= Yunnan Federation of Trade Unions =

Chinese trade union organization

The Yunnan Federation of Trade Unions (云南省总工会), or Yunnan Provincial Federation of Trade Unions is a provincial-level trade union organization governed by the Yunnan Provincial Committee of the Chinese Communist Party and the All-China Federation of Trade Unions, serving as the principal authority for trade union organizations throughout Yunnan Province.

== History ==
On May 1, 1927, the inaugural trade union groups in Yunnan were founded in Kunming and the tin mines of Gejiu.
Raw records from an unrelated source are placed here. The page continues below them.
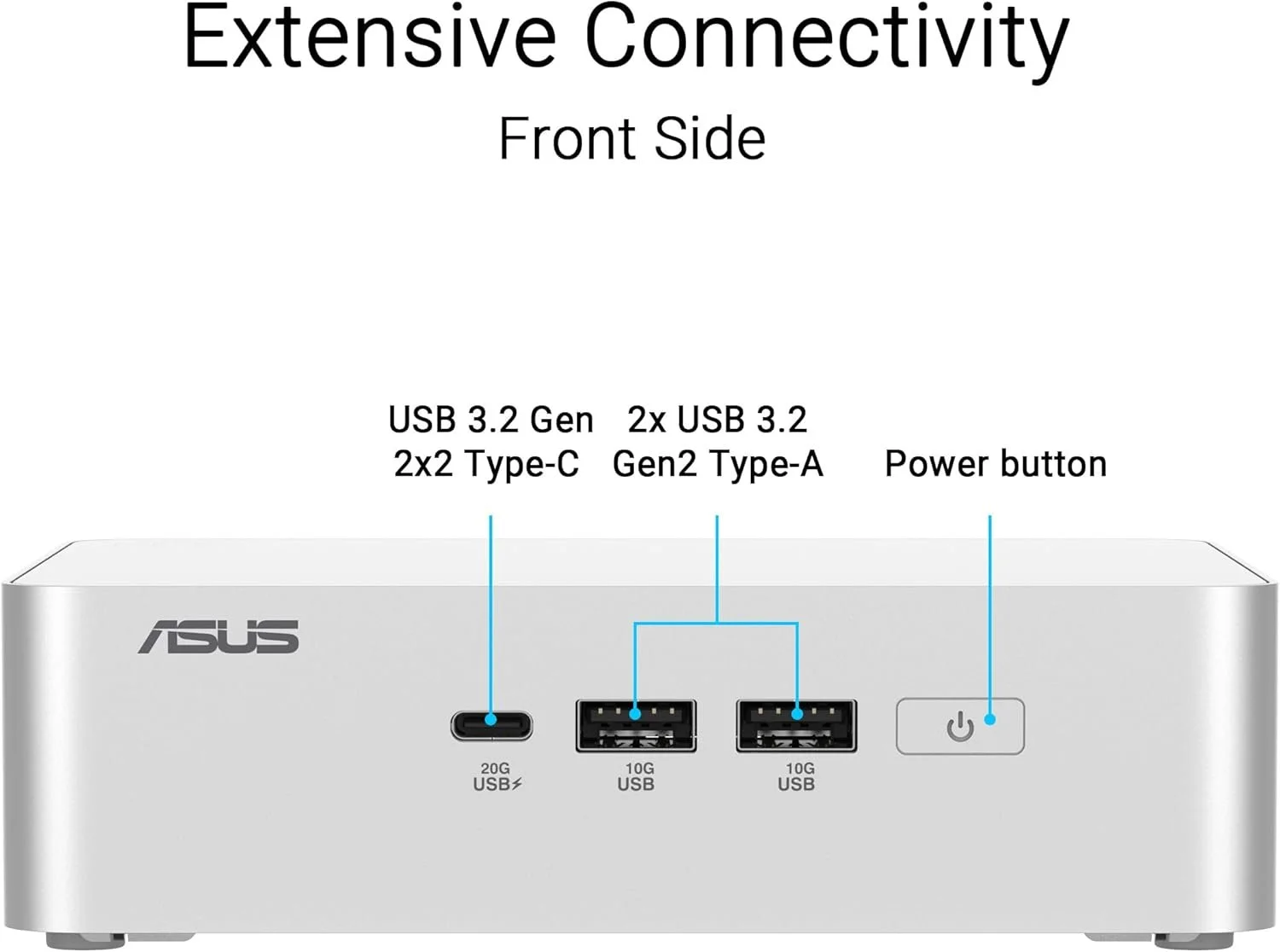 ASUS NUC 15 PRO U5-225H INTEL ARC GPU BA Asus NUC 15 Pro RNUC15CRHU500000I Barebone System - Mini PC - Socket BGA-2049 - 1 x Processor Support - 1 x Intel Core Ultra 5 225H 1.70 GHz Tetradeca-core (14 Core) - Intel Chip - 96 GB DDR5 SDRAM Maximum RAM Support - 2 Total Memory Slots - NVMe Controller - Intel Arc 130T Graphics - IEEE 802.11be - Bluetooth 5.4 - Network (RJ-45) - 2 M.2 Interface(s) - 2.5 Gigabit Ethernet - Red Hat Enterprise Linux Supported Operating System120 W view 2
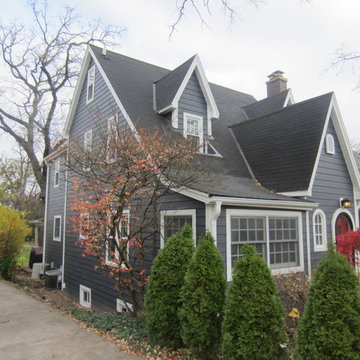 LP SmartSide Siding Installation in Glen Ellyn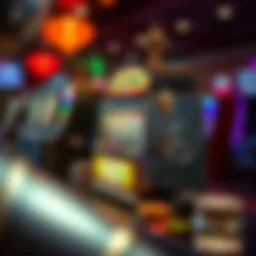 Historical evolution of slot machine banks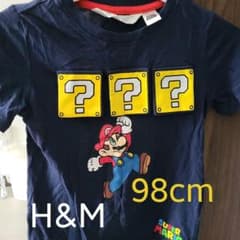H&M Tシャツ 95cm～100cm マリオのサムネイル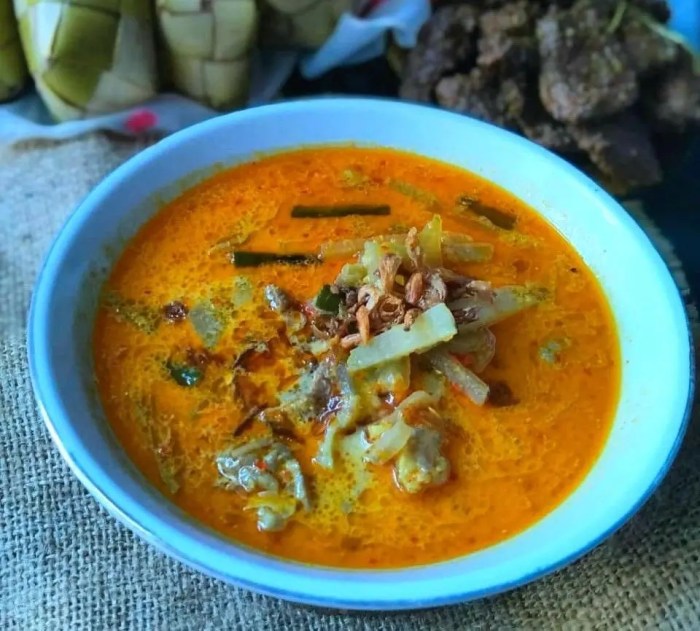 Sayur sambal godok betawi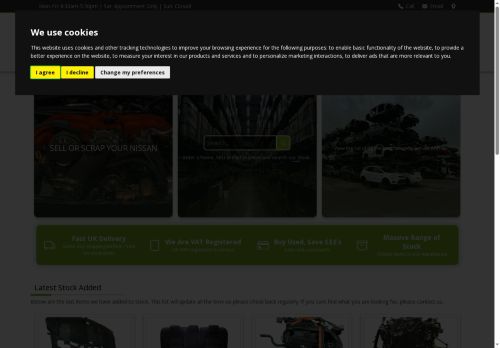 Desktop page screenshot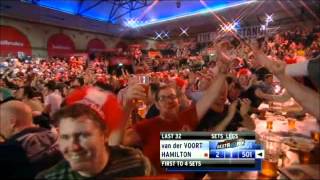 PDC World Championship 2012  High Finishes Part4 [upl. by Aborn]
In early 1950, Yunnan was peacefully liberated, and in March of that year, the Yunnan Workers' Movement Committee of the Chinese Communist Party (CCP) was established. In January 1951, the Preparatory Committee for the Yunnan Provincial General Confederation of Trade Unions was officially established, followed by the convening of the First Congress of Trade Union Members of Yunnan in April 1953 in Kunming, which led to the election of the governing body of the Yunnan Federation of Trade Unions. The inaugural congress of trade union members in Yunnan Province convened in Kunming in April 1953, resulting in the election of the leadership for the Yunnan Federation of Trade Unions. Liu Linyuan was elected as the first president of Yunnan Federation of Trade Unions.